Todo o processo de filmagem contou com o acompanhamento do documentarista Roberto Manhães Reis da Produtora Virofilm, empresa com sede em Berlim. O diretor vem registrando a quarta edição do projeto desde a etapa de formação, no Rio de Janeiro, no ano passado, e continuará acompanhando até o circuito de exibição nos municípios, registrando as transformações provocadas na comunidade pelo projeto de inclusão audiovisual do Revelando os Brasis.
Por intermédio do filme “Rota Dória”, a diretora pretende chamar a atenção para os traços afrobrasileiros da pequena cidade paulista de Salesópolis e despertar o interesse histórico e turístico pelo caminho clandestino do Tráfico Negreiro. A intenção é revitalizar a rota para a divulgação das riquezas culturais e ambientais do município, localizada na região serrana paulista.
Ao abrigar a nascente do Rio Tietê, Salesópolis tem 98% do território inserido na Lei de Proteção dos Mananciais, que disciplina o uso do solo, proibindo, por exemplo, a instalação de indústrias poluentes. A transformação da cidade em Estância Turística, em 2001, trouxe novas possibilidades de desenvolvimento econômico e social a partir do ecoturismo e do turismo rural.
A diretora – Gilda Brasileiro de Moraes é professora de Química da Rede Estadual de Ensino. Leciona na Escola Estadual “José Carlos Prestes”, em Biritiba Mirim. É graduada em Química pela Faculdade de Humanidades Pedro II (Fahupe), no Rio de Janeiro, pós-graduada em Gestão Escolar pela Uniítalo, de São Paulo, e pós-graduanda em História da Cultura Afrobrasileira pela Faculdade de Tecnologia e Ciência, de Salvador, na Bahia.
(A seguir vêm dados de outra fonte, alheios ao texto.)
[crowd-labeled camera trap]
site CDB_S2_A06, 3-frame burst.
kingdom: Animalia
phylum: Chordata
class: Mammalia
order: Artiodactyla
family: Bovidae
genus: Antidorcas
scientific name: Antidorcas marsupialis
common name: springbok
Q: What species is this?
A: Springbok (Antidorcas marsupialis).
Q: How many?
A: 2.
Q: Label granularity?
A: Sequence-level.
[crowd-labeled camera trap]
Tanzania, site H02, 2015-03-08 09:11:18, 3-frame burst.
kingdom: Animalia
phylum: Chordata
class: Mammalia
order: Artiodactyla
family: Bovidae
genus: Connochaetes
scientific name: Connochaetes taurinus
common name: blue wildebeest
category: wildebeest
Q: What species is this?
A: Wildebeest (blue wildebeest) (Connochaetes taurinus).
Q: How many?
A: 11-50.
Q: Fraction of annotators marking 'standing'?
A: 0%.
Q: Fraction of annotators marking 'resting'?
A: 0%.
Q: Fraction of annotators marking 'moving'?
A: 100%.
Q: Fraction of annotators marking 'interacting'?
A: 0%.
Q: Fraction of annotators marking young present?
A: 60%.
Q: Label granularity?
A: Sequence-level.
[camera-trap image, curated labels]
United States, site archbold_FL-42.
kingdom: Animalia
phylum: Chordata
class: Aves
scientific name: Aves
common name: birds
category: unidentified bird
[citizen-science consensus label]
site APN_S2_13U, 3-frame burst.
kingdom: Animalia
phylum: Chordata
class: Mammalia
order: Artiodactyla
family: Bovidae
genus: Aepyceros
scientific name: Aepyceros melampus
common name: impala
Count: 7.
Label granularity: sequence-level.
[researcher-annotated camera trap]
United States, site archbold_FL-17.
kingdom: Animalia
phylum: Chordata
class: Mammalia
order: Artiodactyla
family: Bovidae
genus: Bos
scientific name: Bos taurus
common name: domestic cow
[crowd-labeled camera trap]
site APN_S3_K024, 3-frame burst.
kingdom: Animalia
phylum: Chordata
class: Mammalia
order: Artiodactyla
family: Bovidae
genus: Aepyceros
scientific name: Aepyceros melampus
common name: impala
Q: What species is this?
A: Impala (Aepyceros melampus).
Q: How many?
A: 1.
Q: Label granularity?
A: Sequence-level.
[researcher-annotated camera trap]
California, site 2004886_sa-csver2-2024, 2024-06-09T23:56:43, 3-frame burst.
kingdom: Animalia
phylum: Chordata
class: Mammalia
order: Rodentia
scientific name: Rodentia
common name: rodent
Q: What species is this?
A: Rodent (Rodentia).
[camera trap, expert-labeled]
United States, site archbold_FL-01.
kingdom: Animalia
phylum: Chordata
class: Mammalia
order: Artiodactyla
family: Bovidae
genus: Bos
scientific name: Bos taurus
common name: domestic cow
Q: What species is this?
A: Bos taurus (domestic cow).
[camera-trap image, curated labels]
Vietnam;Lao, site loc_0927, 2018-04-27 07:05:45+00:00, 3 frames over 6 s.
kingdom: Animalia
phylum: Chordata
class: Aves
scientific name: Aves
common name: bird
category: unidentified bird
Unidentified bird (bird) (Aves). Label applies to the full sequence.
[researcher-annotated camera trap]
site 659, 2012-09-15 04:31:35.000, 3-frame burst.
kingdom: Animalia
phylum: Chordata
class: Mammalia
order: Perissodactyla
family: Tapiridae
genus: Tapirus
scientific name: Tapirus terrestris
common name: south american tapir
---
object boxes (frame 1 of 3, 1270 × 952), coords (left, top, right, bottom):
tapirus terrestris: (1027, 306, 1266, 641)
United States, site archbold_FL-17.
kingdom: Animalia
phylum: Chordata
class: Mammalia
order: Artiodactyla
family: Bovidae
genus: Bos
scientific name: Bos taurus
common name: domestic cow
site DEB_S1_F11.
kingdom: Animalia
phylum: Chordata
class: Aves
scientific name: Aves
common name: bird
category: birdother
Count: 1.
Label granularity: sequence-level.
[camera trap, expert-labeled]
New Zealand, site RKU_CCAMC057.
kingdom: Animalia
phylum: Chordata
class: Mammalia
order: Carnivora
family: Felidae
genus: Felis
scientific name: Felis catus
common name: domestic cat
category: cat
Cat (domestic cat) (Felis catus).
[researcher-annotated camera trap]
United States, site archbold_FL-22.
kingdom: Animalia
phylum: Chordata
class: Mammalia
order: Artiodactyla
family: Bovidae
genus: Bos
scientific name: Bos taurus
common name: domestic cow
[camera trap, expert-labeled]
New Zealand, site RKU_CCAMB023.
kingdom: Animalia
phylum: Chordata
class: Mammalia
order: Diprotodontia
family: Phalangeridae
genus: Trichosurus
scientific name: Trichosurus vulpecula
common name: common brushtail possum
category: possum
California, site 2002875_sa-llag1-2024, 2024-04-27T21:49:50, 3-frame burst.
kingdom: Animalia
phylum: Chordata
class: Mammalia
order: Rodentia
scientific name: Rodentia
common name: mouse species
Preside a Comissão Histórico Cultural da Estância Turística de Salesópolis. Atua como pesquisadora e escritora sobre temas africanos e afrodescendentes. Escreveu o artigo “Os Versos de Ifa: o livro sagrado que nunca foi escrito”, que integra o livro “As Margens do Atlântico Sul: reflexões negras”, organizado por Gerson Gonçalves da Silva e Bas´Ilele Malomalo. Autora do livro infantil, em processo de impressão, “Rota Dória e a Serra do Mar”.
Nasceu no Rio de Janeiro e há 14 decidiu morar no interior. A decisão fez a diretora resgatar o contato com sua essência ao aproximar-se da natureza. Esta é a primeira vez que se inscreve no projeto. Para ela, o Revelando os Brasis é uma das maiores ideias criadas nos últimos anos voltadas para a democratização e o resgate da cultura. “Resgatar é fundamental para dar visibilidade. Cidades pequenas sempre foram relegadas economicamente. No mundo globalizado, é preciso inserir”, avalia Gilda Brasileiro.